Bernadine had red hair. Red hair and blue eyes. Blue eyes like water, so light and translucent, you could almost see her brain. Her mom used to say, “What are you thinking, Miss Molly, I can see the gears whirring inside that pretty little head of yours!” And then she would laugh. Her mom’s laugh sounded like bluebells and warm summer days and chickadees.

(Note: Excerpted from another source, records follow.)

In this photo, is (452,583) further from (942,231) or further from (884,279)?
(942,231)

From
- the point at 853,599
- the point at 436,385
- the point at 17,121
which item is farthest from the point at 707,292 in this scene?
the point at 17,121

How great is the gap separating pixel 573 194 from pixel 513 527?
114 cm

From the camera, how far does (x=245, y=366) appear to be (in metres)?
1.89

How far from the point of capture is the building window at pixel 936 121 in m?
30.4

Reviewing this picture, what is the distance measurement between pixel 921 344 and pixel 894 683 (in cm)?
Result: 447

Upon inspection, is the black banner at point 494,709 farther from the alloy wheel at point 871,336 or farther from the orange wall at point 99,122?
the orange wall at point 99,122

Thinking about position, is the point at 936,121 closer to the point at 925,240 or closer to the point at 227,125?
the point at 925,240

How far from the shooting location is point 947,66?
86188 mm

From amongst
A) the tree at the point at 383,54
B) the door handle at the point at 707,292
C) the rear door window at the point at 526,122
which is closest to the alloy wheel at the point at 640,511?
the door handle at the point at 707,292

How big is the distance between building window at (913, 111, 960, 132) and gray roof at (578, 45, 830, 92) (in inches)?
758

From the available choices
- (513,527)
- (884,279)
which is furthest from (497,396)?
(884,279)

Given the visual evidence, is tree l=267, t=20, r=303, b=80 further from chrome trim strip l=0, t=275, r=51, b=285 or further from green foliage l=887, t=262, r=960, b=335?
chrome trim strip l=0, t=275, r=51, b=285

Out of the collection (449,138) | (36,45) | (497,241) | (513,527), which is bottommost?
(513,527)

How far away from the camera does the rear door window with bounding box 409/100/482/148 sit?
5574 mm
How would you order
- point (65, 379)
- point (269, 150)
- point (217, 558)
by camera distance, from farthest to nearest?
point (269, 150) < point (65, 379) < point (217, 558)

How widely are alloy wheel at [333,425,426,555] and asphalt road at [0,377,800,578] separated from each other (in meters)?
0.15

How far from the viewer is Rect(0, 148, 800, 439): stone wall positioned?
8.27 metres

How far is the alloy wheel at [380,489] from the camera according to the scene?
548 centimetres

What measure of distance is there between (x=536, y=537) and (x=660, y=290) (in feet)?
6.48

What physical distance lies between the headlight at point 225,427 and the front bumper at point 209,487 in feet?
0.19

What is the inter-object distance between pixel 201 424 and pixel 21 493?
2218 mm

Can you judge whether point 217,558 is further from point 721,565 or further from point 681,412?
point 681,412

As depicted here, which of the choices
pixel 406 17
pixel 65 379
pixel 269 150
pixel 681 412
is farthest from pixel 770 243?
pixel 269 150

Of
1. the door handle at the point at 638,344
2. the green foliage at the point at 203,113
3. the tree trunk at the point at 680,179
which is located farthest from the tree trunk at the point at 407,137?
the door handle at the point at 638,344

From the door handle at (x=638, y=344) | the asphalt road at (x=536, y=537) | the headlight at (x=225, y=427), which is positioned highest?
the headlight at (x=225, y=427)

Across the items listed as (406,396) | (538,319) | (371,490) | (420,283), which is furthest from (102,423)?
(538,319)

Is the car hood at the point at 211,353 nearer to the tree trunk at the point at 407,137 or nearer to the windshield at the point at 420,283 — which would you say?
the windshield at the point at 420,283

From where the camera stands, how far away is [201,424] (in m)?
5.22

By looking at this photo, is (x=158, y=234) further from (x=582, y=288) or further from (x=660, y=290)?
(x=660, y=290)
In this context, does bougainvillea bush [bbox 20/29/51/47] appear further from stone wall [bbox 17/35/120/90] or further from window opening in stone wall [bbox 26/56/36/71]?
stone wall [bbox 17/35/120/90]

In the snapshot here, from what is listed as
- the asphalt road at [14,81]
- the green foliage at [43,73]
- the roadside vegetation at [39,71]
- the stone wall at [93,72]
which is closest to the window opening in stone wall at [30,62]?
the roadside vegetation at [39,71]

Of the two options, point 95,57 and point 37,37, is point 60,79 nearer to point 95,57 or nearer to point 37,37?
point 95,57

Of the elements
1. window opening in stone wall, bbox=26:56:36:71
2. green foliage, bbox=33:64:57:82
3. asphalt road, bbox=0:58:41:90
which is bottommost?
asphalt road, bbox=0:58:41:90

Bernadine would stare at herself sometimes in the mirror with her eyes open wide while she thought about the hardest math problems she knew to see if she could see the gears whirring. She thought about how to spell encyclopedia. She tried to remember all the names of the provinces in alphabetical order….backwards. But she couldn’t see anything but her own reflection in the glass and then her eyes would start to water and the Bernadine-in-the-mirror would look all fuzzy and weird until she rubbed her eyes tight.
When Bernadine was 7, her mom got a ticking heart. A clicking, clacking, misfiring ticking heart that sometimes would get all balled up. Her mom said that she was like a piano – a little out of tune, that’s all. She said her heart was banging when it should have been beating and clanking when it should have been thumping. It didn’t hurt her, she said. Nothing could hurt her, she said. Good golly, Miss Molly, your mom is just fine! Her heart is just a little finicky, that’s all. Now go outside and play…but don’t go into those woods.
It was on a Sunday that her mother’s heart was the finickiest of all. Bernadine’s mother was making supper – the kind of supper she always made on a Sunday…roast chicken with crispy crunchy skin and hot melted-buttery mashed potatoes. There were always turnips and carrots, which Bernadine hated but had to eat. Bernadine knew a special trick though. She put a forkful of disgusting turnip into her mouth and then quickly took a mouthful of Kool-Aid at the same time to kill the taste. It almost always worked, but it never made them taste good.
This Sunday was different though.
This Sunday, her mom put the chicken in the oven but then said she was a little tired and thought she might go and lay down on the couch for a bit. Dad was going to watch the chicken and if Bernadine was quiet, Mom said she could help mash the potatoes later and maybe they would try putting a little brown sugar on the turnips like Bernadine’s dad said Nana used to do for him when he was little.
Dad had made a face at Bernadine behind Mom’s back “Blech. I hated turnip!” which made Bernadine giggle.
Bernadine’s mother never got up again.
Never, ever.
She was gone. Forever and ever.
Bernadine was in her room building mansions for her dolls out of some old boxes her mom had let her have. She was sticking pretty paper in the master bedroom so it could have the fancy wallpaper when she heard her dad saying her mom’s name. “Marie…Marie…Marie? Marie! What…why…Marie!!” His voice was getting louder and he sounded worried which made Bernadine feel scared in her stomach in a way that she had never felt before. Her tummy turned cold and jumpy and her throat felt like no air could come in or out. She started to go into the living room but then she saw that her dad was kneeling down on the floor beside the couch where her mom was sleeping and he was crying.
Her dad was crying.
And her mom wasn’t moving. “Dad?” It came out as a whisper, a whimper, a barely there breath. “Daddy?” She sunk down to sit on her bum with her back against the wall in the doorway to the living room and she put her head between her knees. In her mind, she started to count backwards from 100…99…98…97 and when that was too easy, she tried to count backwards by 5’s. That was harder. Don’t think about Mom, this isn’t happening. 95. Everything is going to be ok. 90. Dad will fix her, her heart is just throwing a tantrum. 85. Good golly, Miss Molly, don’t think anymore…just count.